EXERCISE TEXT:
Steve Longa ranked 18th nationally with 123 tackles last season (Ben Solomon)
The line lost one of last year’s starting ends, Marcus Thompson, who recorded 51 tackles, 7.5 for loss, and 5.5 sacks. The sacks led the team and the tackles for loss ranked third. In his place will be fifth-year senior Dave Milewski, who will join redshirt junior Djwany Mera in the starting lineup. Milewski got one start last season and recorded 34 tackles, 1.5 for loss, one sack, and two fumble recoveries. Mera started all 13 games and tallied 34 tackles, 5.5 for loss, and 2.5 sacks. On the inside, senior nose guard Kenneth Kirksey is back from injury. He recorded seven tackles and half of a tackle for loss in the first three games last season before missing the final 10 with a triceps injury. Tackle Darius Hamilton returns to the starting lineup to join him, and we ranked him the ninth-best defensive lineman in the conference. The 6’4″, 255-pound junior led the team with 11.5 tackles for loss to go along with 48 tackles and 4.5 sacks.

DIRECTIONS FOR THIS TASK: Translate this sentence from the defensive line passage into Spanish: "Mera started all 13 games and tallied 34 tackles, 5.5 for loss, and 2.5 sacks."

MATERIAL PROVIDED:
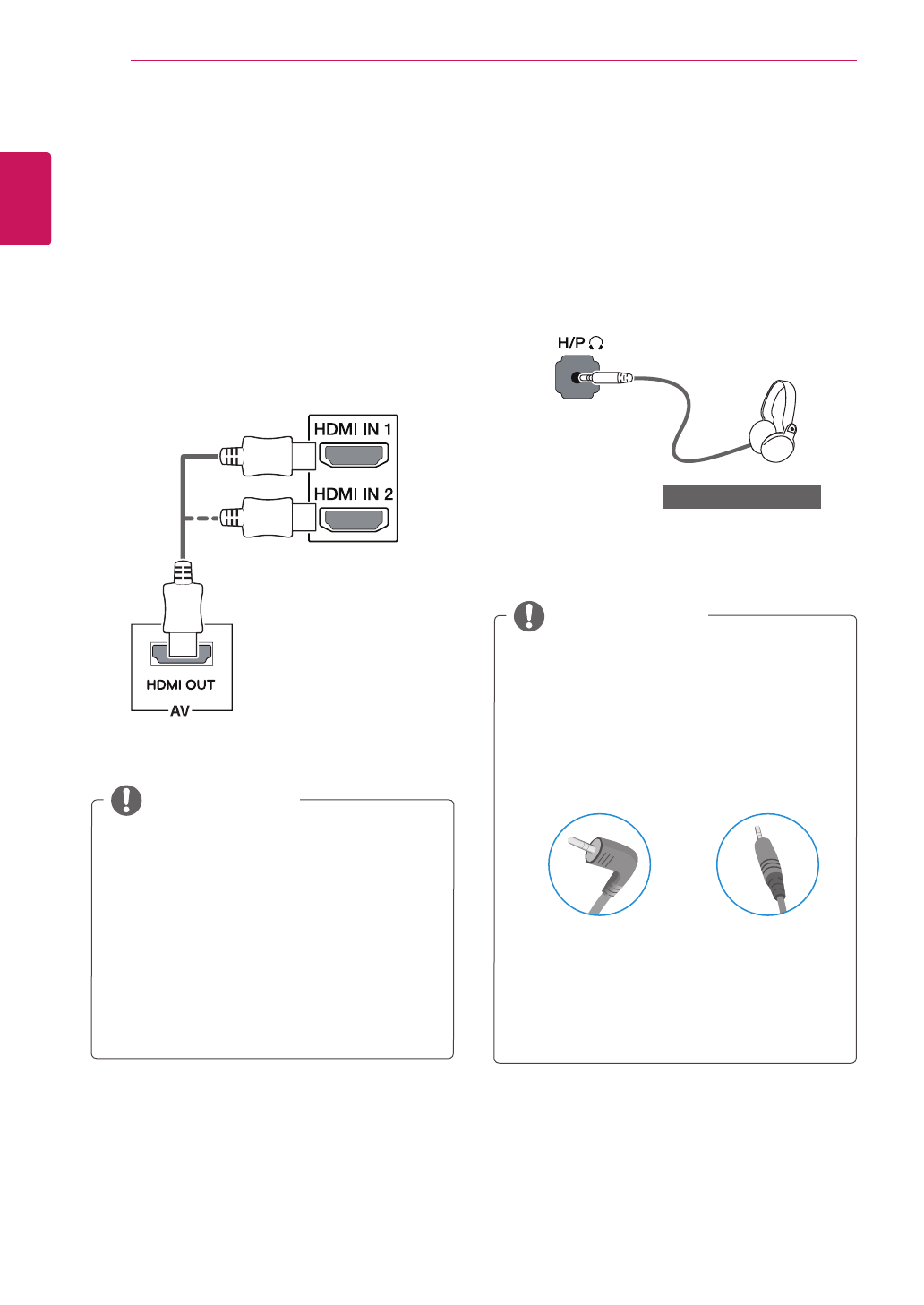 H/P

HDMI IN 1

HDMI IN 2

HDMI OUT

AV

EXERCISE RESPONSE: Mera fue titular en los 13 partidos y registró 34 tacleadas, 5.5 para pérdida de yardas y 2.5 capturas.